AIM> Arrange the stretch of the items below from the line containing "Which among (x=767, y=147)" through the end as a numbered list. Skip blank lines and leave out the picture.

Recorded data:
--- Start ---

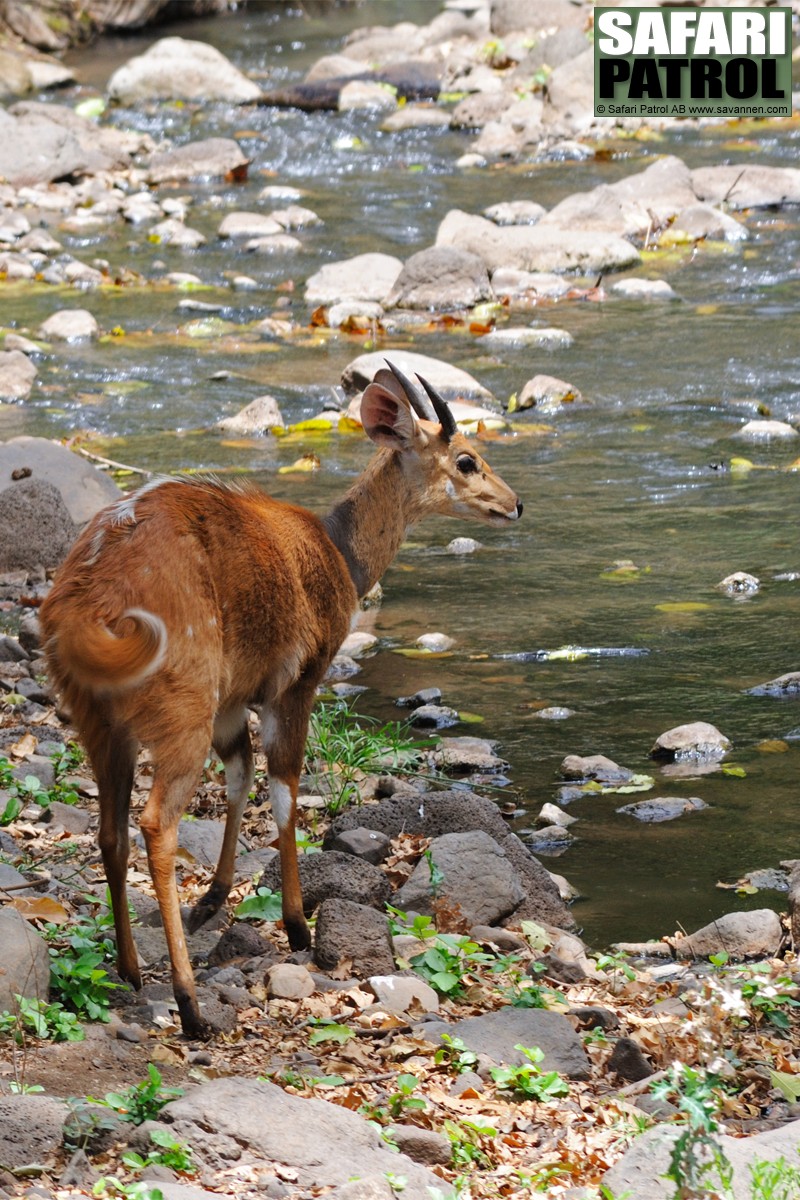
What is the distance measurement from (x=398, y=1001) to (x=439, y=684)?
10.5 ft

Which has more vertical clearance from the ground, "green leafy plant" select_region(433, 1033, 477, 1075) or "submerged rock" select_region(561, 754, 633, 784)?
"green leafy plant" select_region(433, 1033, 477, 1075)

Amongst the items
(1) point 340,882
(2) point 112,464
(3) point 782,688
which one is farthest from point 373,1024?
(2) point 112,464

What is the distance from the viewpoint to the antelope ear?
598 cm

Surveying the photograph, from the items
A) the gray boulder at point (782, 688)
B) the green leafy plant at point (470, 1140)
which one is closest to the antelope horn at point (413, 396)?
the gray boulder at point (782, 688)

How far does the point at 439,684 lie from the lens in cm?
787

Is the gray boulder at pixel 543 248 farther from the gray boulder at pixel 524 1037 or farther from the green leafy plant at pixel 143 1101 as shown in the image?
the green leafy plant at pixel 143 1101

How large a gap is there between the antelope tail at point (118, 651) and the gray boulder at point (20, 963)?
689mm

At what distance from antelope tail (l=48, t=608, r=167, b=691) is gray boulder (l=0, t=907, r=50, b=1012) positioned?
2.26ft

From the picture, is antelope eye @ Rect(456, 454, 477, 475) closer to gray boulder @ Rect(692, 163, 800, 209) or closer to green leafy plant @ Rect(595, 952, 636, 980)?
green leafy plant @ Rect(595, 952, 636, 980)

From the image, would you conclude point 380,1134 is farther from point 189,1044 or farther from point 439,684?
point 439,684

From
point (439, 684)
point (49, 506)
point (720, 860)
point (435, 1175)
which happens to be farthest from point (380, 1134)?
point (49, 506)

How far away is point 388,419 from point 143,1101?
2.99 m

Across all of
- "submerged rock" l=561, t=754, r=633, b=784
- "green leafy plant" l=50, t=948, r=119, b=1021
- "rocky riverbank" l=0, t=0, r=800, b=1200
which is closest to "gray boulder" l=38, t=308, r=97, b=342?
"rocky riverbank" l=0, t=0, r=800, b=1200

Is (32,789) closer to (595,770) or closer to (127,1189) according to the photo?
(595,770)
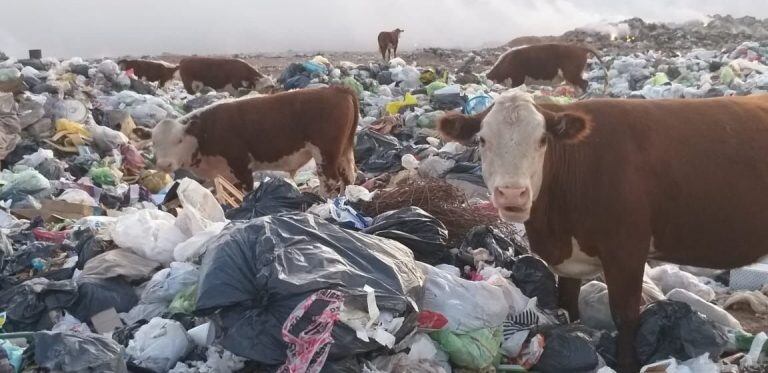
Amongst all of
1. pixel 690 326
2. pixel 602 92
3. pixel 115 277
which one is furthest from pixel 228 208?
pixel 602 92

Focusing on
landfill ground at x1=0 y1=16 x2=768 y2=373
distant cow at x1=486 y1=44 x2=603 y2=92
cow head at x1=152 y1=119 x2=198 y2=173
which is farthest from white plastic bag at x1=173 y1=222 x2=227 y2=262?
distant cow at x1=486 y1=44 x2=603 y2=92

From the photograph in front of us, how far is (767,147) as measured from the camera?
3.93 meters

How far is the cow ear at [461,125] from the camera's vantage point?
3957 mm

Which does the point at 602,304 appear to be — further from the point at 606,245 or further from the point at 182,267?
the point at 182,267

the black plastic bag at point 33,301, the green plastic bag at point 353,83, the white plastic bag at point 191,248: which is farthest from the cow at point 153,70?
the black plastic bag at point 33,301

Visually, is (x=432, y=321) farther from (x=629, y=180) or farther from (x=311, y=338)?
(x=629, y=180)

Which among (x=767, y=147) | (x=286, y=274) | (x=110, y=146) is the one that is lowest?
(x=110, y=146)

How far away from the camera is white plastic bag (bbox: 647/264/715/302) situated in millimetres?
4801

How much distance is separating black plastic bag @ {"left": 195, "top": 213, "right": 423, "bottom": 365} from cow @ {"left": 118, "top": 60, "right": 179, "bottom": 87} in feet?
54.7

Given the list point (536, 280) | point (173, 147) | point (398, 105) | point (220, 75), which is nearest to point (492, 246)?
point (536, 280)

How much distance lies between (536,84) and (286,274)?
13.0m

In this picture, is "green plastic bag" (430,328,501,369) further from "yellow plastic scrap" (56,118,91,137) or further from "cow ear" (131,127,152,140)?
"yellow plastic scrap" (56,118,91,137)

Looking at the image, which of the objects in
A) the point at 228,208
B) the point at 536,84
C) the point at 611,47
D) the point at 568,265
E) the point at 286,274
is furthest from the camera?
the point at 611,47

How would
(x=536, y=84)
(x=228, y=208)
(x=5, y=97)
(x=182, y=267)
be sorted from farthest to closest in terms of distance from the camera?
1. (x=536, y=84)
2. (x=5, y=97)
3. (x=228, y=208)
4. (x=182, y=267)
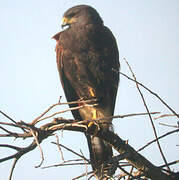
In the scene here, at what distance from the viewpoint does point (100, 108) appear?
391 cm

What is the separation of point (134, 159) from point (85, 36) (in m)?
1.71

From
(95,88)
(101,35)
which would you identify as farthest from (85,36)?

--- End ---

WRITTEN SOLUTION>
1. Which among (x=767, y=147) | (x=286, y=274) | (x=110, y=146) is the one that is lowest?
2. (x=110, y=146)
3. How far away from the camera is white plastic bag (bbox: 647/264/715/302) situated in millimetres?
4. 4801
5. How much distance is separating black plastic bag @ {"left": 195, "top": 213, "right": 423, "bottom": 365} from cow @ {"left": 118, "top": 60, "right": 179, "bottom": 87} in feet?
6. 54.7
7. Given the list point (536, 280) | point (173, 147) | point (398, 105) | point (220, 75), which is nearest to point (492, 246)?
8. point (536, 280)
9. How much distance lies between (536,84) and (286,274)?
10. 13.0m
11. In this picture, is "green plastic bag" (430,328,501,369) further from "yellow plastic scrap" (56,118,91,137) or further from "cow ear" (131,127,152,140)?
12. "yellow plastic scrap" (56,118,91,137)
13. Looking at the image, which of the objects in
14. A) the point at 228,208
15. B) the point at 536,84
16. C) the point at 611,47
17. D) the point at 568,265
18. E) the point at 286,274
19. is furthest from the camera?
20. the point at 611,47
21. How would
22. (x=536, y=84)
23. (x=228, y=208)
24. (x=5, y=97)
25. (x=182, y=267)
26. be sorted from farthest to closest in terms of distance from the camera?
27. 1. (x=536, y=84)
28. 2. (x=5, y=97)
29. 3. (x=228, y=208)
30. 4. (x=182, y=267)
31. In the scene here, at what distance from the viewpoint does point (100, 108) appear?
32. 391 cm
33. What is the separation of point (134, 159) from point (85, 36) (in m)?
34. 1.71
35. From
36. (95,88)
37. (101,35)
38. which would you identify as farthest from (85,36)?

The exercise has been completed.